In [None]:
!pip install imbalanced-learn

In [1]:
#Importing Libraries
import pandas as pd
import numpy as np
from imblearn.over_sampling import SMOTE
from sklearn.preprocessing import StandardScaler
from sklearn.model_selection import train_test_split
from sklearn.preprocessing import StandardScaler
from sklearn.svm import SVC
from sklearn.metrics import classification_report, roc_auc_score, confusion_matrix, roc_curve, accuracy_score
import matplotlib.pyplot as plt
import seaborn as sns

#Loading the Dataset
data = pd.read_csv('Data/Clean_Dataset.csv')
print(data)


#Data Distribution
# Count of each class in the target variable
print(data['Suppression Status'].value_counts())

# Plot class distribution
sns.countplot(x='Suppression Status', data=data)
plt.title('Class Distribution')
plt.xlabel('Suppression Status')
plt.ylabel('Count')
plt.show()

# Relationship between weight and suppression status
pd.crosstab(data['Age'], data['Suppression Status']).plot(kind='bar', figsize=(10, 6))
plt.title('Age vs Suppression Status')
plt.xlabel('Age')
plt.ylabel('Count')
plt.show()

# Relationship between weight and suppression status
pd.crosstab(data['Years on ART'], data['Suppression Status']).plot(kind='bar', figsize=(10, 6))
plt.title('Years on ART vs Suppression Status')
plt.xlabel('Years on ART')
plt.ylabel('Count')
plt.show()

# Choosing Age and Years on ART as the features
X = data[['Age', 'Years on ART']]
y = data['Suppression Status']

# Split data into training and testing sets
X_train, X_test, y_train, y_test = train_test_split(X, y, test_size=0.2, random_state=42)

# Normalize the features
scaler = StandardScaler()
X_train = scaler.fit_transform(X_train)
X_test = scaler.transform(X_test)


smote = SMOTE(random_state=42)
X_train, y_train = smote.fit_resample(X_train, y_train)

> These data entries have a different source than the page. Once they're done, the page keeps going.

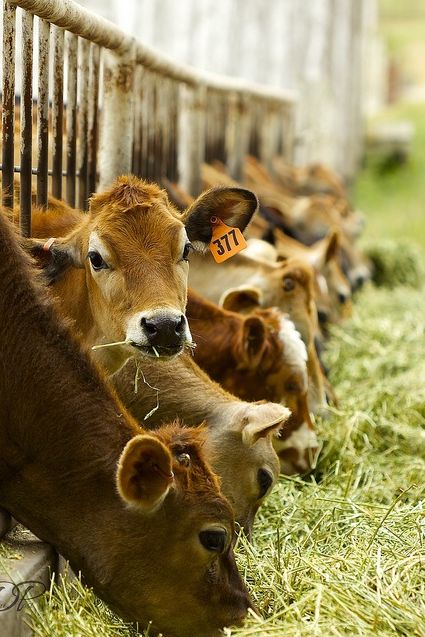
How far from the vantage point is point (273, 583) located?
427 centimetres

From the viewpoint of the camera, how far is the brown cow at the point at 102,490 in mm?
3797

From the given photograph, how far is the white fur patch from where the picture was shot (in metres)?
6.25

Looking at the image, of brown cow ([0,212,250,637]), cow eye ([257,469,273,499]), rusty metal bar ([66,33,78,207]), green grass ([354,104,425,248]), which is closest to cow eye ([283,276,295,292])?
rusty metal bar ([66,33,78,207])

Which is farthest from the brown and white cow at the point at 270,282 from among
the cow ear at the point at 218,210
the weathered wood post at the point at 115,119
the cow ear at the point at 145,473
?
the cow ear at the point at 145,473

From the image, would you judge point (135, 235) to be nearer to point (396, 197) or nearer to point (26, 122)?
point (26, 122)

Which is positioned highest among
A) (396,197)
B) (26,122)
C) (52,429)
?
(26,122)

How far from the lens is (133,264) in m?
4.56

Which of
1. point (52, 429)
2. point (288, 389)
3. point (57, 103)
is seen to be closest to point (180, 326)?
point (52, 429)

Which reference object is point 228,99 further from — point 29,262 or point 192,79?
point 29,262

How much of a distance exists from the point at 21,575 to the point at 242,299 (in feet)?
10.9

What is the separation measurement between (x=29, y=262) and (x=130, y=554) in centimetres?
124

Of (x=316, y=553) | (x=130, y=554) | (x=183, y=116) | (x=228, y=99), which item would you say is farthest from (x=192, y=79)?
(x=130, y=554)

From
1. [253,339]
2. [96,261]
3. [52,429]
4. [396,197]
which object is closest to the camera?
[52,429]

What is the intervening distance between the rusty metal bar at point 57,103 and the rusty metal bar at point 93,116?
0.47 meters
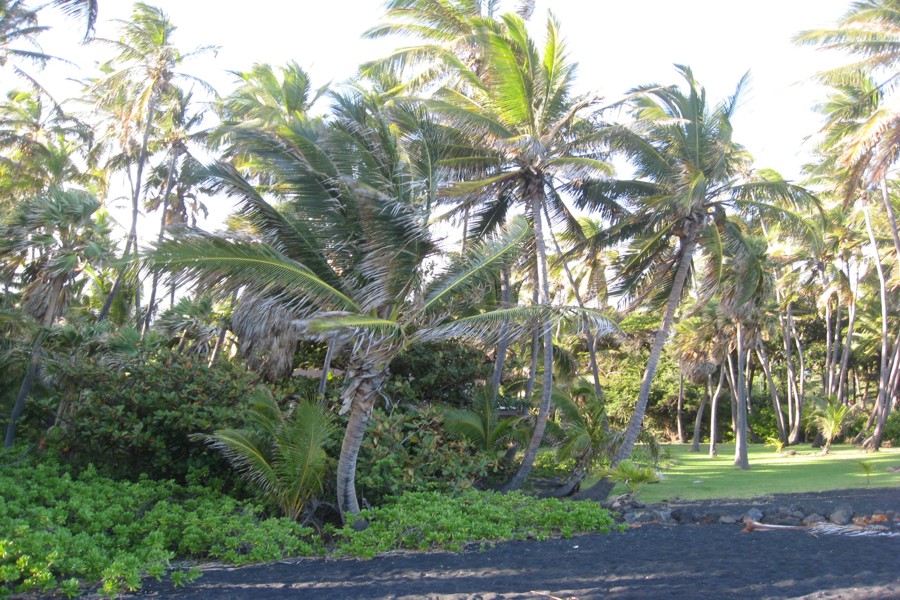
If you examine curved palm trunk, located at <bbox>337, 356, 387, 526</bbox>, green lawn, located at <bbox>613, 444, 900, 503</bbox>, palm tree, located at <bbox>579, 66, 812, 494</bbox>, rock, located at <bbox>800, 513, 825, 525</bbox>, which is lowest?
green lawn, located at <bbox>613, 444, 900, 503</bbox>

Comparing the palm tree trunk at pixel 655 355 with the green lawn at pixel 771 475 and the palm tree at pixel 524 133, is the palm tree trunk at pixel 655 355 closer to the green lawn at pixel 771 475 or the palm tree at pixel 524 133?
the green lawn at pixel 771 475

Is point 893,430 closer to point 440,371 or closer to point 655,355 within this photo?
point 655,355

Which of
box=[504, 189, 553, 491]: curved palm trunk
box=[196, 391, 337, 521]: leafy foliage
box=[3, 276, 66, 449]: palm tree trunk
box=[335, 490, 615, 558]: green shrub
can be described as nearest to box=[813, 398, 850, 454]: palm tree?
box=[504, 189, 553, 491]: curved palm trunk

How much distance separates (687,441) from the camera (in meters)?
36.2

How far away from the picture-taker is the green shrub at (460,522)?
885cm

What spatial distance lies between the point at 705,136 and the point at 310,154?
31.4 ft

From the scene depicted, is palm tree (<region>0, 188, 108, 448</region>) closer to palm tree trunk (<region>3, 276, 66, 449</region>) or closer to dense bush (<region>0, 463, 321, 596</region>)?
palm tree trunk (<region>3, 276, 66, 449</region>)

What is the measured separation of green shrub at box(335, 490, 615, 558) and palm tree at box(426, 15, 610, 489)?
399cm

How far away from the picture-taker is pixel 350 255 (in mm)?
10125

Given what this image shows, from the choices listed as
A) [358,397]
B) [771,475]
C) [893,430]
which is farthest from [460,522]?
[893,430]

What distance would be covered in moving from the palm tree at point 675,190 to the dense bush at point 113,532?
8.79 metres

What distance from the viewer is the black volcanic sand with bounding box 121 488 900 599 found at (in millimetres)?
6691

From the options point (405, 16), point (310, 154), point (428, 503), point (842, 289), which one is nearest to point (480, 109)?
point (405, 16)

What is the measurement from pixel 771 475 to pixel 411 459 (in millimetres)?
11198
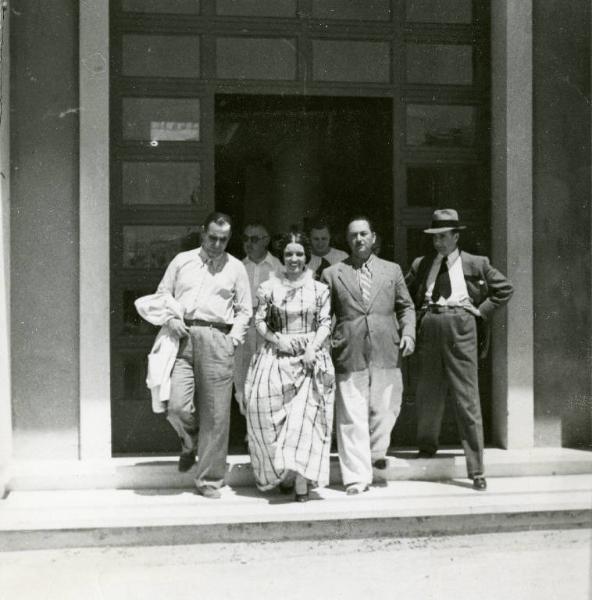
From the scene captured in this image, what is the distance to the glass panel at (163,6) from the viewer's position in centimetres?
755

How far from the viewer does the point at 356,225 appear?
265 inches

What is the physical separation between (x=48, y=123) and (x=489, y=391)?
4199mm

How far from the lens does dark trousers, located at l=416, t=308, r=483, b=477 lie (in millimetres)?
6816

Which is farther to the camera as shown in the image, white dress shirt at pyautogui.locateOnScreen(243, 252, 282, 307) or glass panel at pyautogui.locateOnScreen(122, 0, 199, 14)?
glass panel at pyautogui.locateOnScreen(122, 0, 199, 14)

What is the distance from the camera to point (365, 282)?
6.77 meters

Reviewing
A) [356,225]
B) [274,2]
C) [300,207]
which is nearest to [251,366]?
[356,225]

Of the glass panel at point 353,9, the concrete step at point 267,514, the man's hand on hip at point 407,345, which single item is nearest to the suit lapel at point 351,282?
the man's hand on hip at point 407,345

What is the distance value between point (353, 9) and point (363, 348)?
3.02 m

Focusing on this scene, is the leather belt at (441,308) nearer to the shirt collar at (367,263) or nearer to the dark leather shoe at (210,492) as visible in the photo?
the shirt collar at (367,263)

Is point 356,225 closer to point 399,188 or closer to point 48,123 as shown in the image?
point 399,188

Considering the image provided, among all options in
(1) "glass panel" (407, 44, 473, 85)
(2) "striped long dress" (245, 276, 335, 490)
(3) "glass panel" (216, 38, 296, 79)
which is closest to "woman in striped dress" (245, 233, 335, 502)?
(2) "striped long dress" (245, 276, 335, 490)

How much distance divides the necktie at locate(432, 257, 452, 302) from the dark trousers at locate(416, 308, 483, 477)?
131mm

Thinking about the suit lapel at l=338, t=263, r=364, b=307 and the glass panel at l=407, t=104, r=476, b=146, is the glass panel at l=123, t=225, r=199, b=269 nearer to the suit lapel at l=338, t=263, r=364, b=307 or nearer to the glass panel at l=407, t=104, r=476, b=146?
the suit lapel at l=338, t=263, r=364, b=307

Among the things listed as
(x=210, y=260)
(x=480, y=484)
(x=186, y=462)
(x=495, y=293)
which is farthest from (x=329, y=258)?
(x=480, y=484)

# Train the SVM classifier with an sigmoid kernel
svm_model = SVC(kernel='linear', probability=True, class_weight='balanced', random_state=42)
svm_model.fit(X_train, y_train)

# Create a meshgrid to plot decision boundary
h = .02  # Step size in the mesh
x_min, x_max = X_train[:, 0].min() - 1, X_train[:, 0].max() + 1
y_min, y_max = X_train[:, 1].min() - 1, X_train[:, 1].max() + 1

xx, yy = np.meshgrid(np.arange(x_min, x_max, h),
                     np.arange(y_min, y_max, h))

# Predict on the meshgrid
Z = svm_model.predict(np.c_[xx.ravel(), yy.ravel()])
Z = Z.reshape(xx.shape)

# Plot the decision boundary
plt.contourf(xx, yy, Z, alpha=0.8)

# Plot the training points
plt.scatter(X_train[:, 0], X_train[:, 1], c=y_train, edgecolors='k', marker='o', s=100, cmap=plt.cm.Paired)

# Plot the test points
plt.scatter(X_test[:, 0], X_test[:, 1], c=y_test, edgecolors='k', marker='x', s=100, cmap=plt.cm.Paired)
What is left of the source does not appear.